Chili et Bolivie

 

 

Sucre

 

 

Les toiles tendues croisent la rue, prolongent les toits. Dessous la foule ondule lentement, nonchalante, entre les boutiques accolées. Quelquefois, un espace de trottoir : plusieurs femmes tapies côte à côte devant des ponchos tissés, des petits tas de graines de maïs, de fèves, de pois, ou des cuillères en aluminium importées. Sans doute suivent-elles le passage des pieds de la foule. Car les bords de leurs chapeaux masquent leurs regards. Attente : parfois deux ou trois chapeaux se rapprochent en un long bavardage murmuré.

 

Le soir est venu. Il y a encore des boutiques ouvertes : le tremblement des bougies zèbre les toiles blanches, illumine un instant un visage sombre ; la consistance du trou noir de la rue jusqu’à la flaque rougeoyante du brasero, me pèse.
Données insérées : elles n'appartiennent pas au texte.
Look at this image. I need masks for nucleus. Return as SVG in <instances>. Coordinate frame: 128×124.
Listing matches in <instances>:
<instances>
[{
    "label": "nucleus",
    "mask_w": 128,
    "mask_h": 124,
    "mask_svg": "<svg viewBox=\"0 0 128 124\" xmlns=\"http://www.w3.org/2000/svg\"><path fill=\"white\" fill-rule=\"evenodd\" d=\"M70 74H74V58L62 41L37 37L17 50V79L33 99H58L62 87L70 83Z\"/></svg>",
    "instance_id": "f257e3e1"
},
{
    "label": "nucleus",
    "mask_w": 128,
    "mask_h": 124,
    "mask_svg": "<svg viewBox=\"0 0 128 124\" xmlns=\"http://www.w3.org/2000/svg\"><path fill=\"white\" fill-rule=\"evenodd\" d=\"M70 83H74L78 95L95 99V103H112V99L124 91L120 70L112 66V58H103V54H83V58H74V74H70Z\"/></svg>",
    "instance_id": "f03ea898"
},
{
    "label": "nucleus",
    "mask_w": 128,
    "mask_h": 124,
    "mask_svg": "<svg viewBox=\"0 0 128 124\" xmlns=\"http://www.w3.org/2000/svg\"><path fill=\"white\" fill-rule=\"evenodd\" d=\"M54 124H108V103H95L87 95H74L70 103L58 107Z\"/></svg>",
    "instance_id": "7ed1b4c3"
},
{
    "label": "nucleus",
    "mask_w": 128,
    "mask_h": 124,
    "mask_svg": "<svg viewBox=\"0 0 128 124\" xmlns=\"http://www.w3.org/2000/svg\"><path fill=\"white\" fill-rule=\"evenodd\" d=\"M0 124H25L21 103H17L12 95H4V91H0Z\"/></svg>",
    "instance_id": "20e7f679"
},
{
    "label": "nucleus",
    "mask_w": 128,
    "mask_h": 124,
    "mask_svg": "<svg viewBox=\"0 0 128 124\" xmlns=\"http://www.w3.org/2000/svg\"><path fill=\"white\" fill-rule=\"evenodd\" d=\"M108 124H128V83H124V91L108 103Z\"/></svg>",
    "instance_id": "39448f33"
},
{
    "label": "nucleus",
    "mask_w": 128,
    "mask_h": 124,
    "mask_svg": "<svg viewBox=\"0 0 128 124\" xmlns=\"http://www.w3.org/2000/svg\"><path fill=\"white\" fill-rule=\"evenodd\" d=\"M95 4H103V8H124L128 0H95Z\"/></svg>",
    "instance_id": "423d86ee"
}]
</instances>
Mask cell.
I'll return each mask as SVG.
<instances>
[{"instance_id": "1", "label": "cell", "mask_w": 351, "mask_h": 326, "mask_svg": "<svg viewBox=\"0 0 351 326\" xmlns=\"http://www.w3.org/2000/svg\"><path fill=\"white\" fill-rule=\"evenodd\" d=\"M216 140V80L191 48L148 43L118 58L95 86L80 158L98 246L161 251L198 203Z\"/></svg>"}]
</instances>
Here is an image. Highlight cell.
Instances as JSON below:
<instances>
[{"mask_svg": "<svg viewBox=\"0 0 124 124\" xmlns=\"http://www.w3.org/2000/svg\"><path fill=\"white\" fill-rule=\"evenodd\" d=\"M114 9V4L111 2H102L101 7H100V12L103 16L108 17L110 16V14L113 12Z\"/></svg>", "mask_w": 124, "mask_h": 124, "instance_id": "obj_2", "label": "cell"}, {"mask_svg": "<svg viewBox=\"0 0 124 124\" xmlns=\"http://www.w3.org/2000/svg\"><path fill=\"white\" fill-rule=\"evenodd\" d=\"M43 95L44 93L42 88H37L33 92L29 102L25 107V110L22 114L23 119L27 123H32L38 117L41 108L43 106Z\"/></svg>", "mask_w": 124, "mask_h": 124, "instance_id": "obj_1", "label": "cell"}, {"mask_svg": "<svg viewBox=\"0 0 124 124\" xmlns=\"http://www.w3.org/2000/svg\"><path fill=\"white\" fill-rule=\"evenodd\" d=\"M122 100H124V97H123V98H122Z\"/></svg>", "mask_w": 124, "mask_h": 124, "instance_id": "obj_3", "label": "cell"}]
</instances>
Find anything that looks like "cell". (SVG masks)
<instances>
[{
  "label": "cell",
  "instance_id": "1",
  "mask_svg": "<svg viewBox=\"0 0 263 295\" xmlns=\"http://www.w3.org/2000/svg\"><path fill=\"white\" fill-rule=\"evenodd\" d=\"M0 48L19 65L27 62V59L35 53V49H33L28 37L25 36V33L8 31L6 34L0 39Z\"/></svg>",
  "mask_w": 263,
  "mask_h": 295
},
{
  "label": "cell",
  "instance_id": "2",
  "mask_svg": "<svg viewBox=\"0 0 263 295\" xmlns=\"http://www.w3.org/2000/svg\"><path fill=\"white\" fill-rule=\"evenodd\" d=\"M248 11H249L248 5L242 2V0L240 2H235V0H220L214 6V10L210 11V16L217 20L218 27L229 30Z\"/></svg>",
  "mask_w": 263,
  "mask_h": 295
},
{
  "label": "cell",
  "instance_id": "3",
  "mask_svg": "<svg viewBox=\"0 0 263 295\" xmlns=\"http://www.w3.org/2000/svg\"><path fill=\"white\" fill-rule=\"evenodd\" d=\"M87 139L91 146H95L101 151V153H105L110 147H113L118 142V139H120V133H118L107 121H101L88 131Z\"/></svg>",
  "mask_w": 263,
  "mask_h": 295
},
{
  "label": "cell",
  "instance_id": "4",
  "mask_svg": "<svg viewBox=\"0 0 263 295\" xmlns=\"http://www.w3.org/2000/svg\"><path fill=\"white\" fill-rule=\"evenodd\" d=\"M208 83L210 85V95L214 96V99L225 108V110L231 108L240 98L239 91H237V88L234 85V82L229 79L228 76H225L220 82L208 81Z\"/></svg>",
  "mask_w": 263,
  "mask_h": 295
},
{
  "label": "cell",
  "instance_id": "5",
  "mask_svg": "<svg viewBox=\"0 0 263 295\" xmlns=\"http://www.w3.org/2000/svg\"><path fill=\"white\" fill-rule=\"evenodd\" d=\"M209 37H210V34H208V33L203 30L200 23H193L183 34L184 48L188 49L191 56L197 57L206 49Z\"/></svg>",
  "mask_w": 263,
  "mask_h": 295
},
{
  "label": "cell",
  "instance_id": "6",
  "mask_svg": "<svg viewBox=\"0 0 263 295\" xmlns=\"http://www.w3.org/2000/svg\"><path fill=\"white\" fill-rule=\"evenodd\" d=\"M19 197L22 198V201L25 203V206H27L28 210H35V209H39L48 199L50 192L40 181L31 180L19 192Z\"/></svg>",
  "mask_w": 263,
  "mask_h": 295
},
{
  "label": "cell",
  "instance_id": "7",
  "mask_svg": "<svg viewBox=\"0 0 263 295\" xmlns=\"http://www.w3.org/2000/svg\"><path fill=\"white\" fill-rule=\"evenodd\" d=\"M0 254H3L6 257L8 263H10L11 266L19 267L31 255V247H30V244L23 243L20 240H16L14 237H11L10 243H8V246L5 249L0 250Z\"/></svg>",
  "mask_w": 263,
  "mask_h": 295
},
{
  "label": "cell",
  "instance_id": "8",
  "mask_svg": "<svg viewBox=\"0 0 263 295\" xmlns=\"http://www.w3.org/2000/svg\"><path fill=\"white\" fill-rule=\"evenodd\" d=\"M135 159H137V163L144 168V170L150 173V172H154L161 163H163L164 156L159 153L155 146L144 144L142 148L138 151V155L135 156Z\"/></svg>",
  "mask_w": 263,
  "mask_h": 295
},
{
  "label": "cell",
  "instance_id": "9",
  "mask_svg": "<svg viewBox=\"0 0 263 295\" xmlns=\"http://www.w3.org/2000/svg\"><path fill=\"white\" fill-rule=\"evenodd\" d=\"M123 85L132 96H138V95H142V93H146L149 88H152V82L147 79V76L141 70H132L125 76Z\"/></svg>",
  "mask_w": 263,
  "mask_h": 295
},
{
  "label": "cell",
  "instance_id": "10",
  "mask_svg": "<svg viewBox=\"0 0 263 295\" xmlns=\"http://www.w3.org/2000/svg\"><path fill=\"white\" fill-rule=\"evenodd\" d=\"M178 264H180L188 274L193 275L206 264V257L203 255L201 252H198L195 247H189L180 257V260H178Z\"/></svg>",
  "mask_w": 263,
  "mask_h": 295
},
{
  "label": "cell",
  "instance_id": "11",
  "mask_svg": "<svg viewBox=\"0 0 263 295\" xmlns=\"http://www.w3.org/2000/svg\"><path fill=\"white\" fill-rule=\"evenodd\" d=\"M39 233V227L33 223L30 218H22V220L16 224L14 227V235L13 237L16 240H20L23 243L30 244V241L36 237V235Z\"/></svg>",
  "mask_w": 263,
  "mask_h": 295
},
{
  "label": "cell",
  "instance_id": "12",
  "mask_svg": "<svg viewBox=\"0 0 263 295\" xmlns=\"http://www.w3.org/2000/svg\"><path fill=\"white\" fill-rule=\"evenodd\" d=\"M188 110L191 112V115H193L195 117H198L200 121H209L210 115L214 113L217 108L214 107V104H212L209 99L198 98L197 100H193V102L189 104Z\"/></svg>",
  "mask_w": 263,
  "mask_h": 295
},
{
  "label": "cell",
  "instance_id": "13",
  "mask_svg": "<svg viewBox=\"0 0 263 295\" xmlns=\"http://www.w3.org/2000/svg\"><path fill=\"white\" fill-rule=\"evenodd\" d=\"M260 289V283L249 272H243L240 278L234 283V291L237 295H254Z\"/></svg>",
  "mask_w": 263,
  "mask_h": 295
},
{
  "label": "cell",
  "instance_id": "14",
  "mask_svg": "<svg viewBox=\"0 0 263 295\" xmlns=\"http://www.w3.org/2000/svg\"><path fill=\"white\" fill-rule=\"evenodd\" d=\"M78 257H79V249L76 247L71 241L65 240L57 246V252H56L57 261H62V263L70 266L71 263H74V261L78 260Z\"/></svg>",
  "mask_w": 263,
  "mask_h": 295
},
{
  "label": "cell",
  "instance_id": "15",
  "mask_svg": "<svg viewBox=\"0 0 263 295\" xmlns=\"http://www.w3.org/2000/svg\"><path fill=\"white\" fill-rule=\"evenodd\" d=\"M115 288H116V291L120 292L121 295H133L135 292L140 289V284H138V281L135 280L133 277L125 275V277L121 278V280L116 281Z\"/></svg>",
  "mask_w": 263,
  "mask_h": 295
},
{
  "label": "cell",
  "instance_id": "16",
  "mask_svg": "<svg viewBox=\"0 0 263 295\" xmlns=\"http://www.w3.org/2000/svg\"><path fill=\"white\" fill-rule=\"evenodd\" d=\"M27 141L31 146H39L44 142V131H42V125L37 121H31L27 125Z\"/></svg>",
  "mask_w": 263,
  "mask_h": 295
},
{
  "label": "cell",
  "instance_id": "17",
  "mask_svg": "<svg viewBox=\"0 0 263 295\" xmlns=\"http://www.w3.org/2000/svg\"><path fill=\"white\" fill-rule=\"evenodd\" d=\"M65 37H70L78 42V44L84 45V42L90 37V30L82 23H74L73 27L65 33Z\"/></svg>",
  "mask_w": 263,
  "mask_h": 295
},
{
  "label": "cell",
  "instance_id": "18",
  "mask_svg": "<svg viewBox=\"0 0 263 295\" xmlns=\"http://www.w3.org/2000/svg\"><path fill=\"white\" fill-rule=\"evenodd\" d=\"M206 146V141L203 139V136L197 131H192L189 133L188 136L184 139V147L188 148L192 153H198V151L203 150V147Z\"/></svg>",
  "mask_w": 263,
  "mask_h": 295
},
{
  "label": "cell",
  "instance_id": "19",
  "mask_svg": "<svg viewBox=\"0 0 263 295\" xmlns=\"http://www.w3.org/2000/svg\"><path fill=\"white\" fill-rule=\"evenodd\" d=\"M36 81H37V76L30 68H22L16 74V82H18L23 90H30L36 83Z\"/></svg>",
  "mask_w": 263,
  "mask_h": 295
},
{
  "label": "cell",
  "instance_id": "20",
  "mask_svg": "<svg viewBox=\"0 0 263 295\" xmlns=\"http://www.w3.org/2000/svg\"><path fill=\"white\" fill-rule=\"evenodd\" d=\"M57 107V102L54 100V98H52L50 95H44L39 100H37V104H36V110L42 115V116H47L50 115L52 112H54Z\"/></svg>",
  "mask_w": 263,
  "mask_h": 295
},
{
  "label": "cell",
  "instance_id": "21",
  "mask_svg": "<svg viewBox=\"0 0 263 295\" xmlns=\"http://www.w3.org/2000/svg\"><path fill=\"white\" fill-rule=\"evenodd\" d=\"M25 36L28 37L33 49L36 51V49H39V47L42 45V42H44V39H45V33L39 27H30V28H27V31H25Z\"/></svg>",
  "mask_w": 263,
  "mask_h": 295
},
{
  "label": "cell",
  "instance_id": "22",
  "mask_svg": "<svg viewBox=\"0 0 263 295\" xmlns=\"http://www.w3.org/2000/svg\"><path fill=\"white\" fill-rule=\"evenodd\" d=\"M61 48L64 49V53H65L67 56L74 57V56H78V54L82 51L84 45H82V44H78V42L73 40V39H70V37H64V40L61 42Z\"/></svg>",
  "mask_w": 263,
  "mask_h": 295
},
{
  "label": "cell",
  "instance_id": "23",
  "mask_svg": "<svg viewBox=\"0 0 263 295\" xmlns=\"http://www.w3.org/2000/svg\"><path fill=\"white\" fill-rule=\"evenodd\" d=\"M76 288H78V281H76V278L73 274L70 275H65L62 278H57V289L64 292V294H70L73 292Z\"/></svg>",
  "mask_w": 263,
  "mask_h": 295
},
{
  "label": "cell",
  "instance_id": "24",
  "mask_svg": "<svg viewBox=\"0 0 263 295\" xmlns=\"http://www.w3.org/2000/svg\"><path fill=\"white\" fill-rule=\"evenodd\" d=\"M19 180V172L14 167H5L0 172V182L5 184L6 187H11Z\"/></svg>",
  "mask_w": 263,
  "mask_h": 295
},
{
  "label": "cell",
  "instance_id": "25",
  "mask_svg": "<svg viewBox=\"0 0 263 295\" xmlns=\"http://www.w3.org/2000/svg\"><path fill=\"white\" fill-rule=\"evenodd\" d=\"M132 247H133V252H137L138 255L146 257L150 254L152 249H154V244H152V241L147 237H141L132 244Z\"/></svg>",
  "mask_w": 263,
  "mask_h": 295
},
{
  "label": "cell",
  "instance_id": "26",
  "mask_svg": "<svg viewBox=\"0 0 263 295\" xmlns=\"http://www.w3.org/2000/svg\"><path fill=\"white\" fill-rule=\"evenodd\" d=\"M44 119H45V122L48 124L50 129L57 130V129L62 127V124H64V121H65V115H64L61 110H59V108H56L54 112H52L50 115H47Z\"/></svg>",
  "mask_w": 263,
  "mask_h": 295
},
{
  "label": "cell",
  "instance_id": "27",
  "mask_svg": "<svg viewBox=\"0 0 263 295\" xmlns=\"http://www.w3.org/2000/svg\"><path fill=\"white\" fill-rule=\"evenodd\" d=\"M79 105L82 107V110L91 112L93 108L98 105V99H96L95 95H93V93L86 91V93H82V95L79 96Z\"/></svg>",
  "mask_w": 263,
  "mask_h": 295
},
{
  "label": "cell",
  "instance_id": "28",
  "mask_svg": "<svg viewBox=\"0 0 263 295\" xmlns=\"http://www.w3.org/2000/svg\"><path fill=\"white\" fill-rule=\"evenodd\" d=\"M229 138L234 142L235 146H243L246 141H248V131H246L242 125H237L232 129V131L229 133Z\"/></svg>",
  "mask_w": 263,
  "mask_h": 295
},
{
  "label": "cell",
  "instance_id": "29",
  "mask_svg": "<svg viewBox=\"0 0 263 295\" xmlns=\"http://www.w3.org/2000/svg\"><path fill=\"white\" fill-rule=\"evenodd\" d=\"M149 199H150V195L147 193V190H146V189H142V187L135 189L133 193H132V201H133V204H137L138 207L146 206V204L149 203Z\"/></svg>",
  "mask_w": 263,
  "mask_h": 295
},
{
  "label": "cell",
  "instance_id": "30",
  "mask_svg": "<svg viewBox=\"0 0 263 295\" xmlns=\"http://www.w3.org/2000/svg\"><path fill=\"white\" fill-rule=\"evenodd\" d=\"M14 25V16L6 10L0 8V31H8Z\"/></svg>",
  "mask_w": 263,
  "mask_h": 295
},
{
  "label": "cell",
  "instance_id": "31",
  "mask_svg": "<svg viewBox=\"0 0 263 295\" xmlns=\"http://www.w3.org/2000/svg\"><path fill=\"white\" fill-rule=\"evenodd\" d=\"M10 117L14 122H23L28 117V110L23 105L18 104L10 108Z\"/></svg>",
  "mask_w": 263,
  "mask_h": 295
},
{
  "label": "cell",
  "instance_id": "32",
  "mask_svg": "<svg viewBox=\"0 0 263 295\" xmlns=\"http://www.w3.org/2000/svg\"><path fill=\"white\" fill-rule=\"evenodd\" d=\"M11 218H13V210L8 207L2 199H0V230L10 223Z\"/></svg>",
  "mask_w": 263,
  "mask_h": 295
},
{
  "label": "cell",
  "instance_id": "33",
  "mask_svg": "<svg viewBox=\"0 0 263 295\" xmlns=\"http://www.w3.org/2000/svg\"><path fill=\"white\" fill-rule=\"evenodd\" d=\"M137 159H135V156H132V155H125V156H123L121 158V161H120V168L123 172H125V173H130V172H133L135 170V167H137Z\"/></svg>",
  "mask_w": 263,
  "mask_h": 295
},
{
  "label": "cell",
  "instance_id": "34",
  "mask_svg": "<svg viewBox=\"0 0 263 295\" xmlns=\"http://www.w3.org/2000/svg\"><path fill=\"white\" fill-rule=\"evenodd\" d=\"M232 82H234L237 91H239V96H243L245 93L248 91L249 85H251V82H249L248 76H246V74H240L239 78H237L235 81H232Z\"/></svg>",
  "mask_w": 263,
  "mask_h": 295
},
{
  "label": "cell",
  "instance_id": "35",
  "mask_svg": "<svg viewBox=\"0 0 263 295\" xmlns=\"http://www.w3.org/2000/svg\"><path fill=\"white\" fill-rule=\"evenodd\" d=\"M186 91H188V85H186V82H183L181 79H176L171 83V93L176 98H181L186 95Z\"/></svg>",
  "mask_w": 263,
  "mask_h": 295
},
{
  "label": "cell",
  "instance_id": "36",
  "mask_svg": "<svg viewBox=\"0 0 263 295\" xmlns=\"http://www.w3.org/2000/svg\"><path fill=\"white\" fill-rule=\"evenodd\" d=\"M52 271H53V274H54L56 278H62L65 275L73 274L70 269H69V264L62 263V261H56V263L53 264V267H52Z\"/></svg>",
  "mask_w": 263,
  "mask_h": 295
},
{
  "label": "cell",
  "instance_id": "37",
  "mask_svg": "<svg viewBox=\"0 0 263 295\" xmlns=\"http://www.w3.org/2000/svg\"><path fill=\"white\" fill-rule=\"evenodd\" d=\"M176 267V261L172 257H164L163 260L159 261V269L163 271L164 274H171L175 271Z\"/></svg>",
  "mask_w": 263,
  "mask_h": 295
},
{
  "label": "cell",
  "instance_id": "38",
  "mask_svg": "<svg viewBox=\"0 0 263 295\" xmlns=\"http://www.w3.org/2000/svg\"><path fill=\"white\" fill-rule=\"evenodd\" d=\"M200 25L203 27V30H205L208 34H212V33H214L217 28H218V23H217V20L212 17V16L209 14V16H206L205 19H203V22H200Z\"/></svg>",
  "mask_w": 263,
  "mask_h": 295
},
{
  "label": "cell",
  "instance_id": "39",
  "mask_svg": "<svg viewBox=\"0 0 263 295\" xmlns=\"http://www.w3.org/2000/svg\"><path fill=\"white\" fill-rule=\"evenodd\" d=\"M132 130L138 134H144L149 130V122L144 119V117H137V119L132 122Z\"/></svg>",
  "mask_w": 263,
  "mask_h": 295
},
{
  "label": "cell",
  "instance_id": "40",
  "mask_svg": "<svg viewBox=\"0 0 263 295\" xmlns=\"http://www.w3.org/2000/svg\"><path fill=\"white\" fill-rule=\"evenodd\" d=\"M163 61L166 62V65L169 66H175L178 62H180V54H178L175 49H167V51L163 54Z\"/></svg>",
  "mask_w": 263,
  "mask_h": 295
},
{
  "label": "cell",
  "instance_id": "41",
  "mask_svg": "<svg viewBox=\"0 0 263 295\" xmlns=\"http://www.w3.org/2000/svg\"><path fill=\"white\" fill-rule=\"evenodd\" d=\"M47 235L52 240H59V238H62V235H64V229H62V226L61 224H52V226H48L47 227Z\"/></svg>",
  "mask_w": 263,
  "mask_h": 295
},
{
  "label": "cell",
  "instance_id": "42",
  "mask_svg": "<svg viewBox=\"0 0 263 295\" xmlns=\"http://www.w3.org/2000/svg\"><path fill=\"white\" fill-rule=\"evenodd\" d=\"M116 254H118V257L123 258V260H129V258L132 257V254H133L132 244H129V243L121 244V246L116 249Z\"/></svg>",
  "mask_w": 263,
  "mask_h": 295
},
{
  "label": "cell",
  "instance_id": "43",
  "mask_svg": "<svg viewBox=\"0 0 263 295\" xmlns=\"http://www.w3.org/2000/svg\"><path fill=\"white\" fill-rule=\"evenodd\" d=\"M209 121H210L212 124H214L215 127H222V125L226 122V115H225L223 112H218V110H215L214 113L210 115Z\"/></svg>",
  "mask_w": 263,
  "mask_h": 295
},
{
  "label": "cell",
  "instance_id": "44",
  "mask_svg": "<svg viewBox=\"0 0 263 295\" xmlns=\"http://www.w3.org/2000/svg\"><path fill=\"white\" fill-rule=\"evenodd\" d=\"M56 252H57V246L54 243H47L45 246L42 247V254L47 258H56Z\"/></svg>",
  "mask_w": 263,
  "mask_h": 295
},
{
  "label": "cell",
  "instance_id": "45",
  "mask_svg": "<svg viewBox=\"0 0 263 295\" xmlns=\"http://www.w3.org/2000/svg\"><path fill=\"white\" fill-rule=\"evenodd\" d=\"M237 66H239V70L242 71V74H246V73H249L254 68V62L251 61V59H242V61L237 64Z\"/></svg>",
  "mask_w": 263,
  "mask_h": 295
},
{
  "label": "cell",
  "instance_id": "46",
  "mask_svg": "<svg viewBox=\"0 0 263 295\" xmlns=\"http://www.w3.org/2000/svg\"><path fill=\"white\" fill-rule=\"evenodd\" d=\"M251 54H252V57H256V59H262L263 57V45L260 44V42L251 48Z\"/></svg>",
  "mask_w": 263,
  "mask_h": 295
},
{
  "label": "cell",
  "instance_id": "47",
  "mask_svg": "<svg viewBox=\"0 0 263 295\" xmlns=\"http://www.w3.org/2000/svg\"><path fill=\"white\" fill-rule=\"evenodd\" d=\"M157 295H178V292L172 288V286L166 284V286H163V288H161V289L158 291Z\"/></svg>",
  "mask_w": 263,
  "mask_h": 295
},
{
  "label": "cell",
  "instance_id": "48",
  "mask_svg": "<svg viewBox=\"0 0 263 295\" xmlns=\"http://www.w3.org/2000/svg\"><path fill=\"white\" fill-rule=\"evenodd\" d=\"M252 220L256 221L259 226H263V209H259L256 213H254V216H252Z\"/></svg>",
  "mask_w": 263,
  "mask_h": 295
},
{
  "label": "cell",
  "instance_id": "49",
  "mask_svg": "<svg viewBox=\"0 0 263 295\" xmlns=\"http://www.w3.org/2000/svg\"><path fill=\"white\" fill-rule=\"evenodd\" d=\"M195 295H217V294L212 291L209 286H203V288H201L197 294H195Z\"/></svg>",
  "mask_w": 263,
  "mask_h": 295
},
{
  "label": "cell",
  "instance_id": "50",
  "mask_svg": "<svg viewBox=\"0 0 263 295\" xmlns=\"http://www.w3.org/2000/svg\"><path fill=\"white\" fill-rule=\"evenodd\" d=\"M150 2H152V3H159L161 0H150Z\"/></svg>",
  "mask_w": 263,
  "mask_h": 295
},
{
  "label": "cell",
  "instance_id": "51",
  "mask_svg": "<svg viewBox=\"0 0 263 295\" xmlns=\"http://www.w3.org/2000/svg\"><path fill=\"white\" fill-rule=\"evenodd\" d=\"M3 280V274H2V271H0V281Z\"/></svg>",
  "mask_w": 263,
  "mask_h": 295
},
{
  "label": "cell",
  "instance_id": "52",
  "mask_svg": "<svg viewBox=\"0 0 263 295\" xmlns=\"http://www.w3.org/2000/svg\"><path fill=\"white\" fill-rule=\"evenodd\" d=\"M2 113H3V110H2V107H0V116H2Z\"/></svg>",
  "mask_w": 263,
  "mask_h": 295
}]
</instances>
Des ombres fugitives sans regard mâchonnent en titubant. Le froid enfonce les chapeaux et accroupit les membres sous les ponchos. Les châles bordent les yeux. J’avance. Je sens des regards sans les saisir. Le mien, comme le leur, glisse maintenant. Le brasero est au coin. Ils entourent la marmite ; je les entends manger avec avidité. La vieille femme qui sert ricane sans bruit : l’autre, assise par terre, vend des petits pains ronds. Dans le couloir, d’autres braseros : des paysans debout contre les murs, les bras sous le poncho, le chapeau sur le nez, une jambe repliée et le pied appuyé au mur, semblent dormir : pourtant ils mâchonnent. Quelques femmes, assises, penchées en avant : je distingue dans les lueurs éparses les yeux fermés des enfants dans les hawayos. J’avance. Au fond du passage la grille du marché est ouverte. Là, une ampoule électrique. Je regarde. Personne. Des caisses vides empilées. Des paniers. Des ballots, des masses informes sous des toiles, sous des couvertures, partout, dans l’aire éclairée, dans l’ombre au-delà, dans le noir plus loin. Par terre, suintant des ballots, des ordures, des immondices, des épluchures, des rigoles. J’avance encore un peu. Mon regard tourne lentement.

 

Figé. Derrière le pilier, dans son ombre, à deux pas de mon épaule, un chapeau. Deux yeux fendus. Le regard, cette fois, ne va pas plus loin que moi. Il ne glisse pas non plus. Hostile. Glacé comme la nuit froide. Je me détourne : un mouvement imperceptible a couru sur les ballots, sur les masses informes. Rien ne s’est soulevé. Mais des yeux sont là. Des yeux, partout, des yeux. Du fond sombre du marché jusqu’à moi. Avec ce même regard qui m’expulse. Je fais un pas en arrière. Rien n’a bougé. D’un coup, l’ampoule s’éteint. Je me retourne. Les regards butent contre mon dos, pèsent, cognent, sauf celui du pilier qui claque en biais sur mon visage. Un vieux, ivre, s’affaire près de la grille. D’un bond, je me faufile. « Laisse-moi fermer... »

 

Dehors. Les hommes du couloir ont glissé au pied du mur, tassés sur eux-mêmes, la tête en avant. Le brasero du coin s’éteint auprès de la vieille qui dort déjà, immobile et ricanante.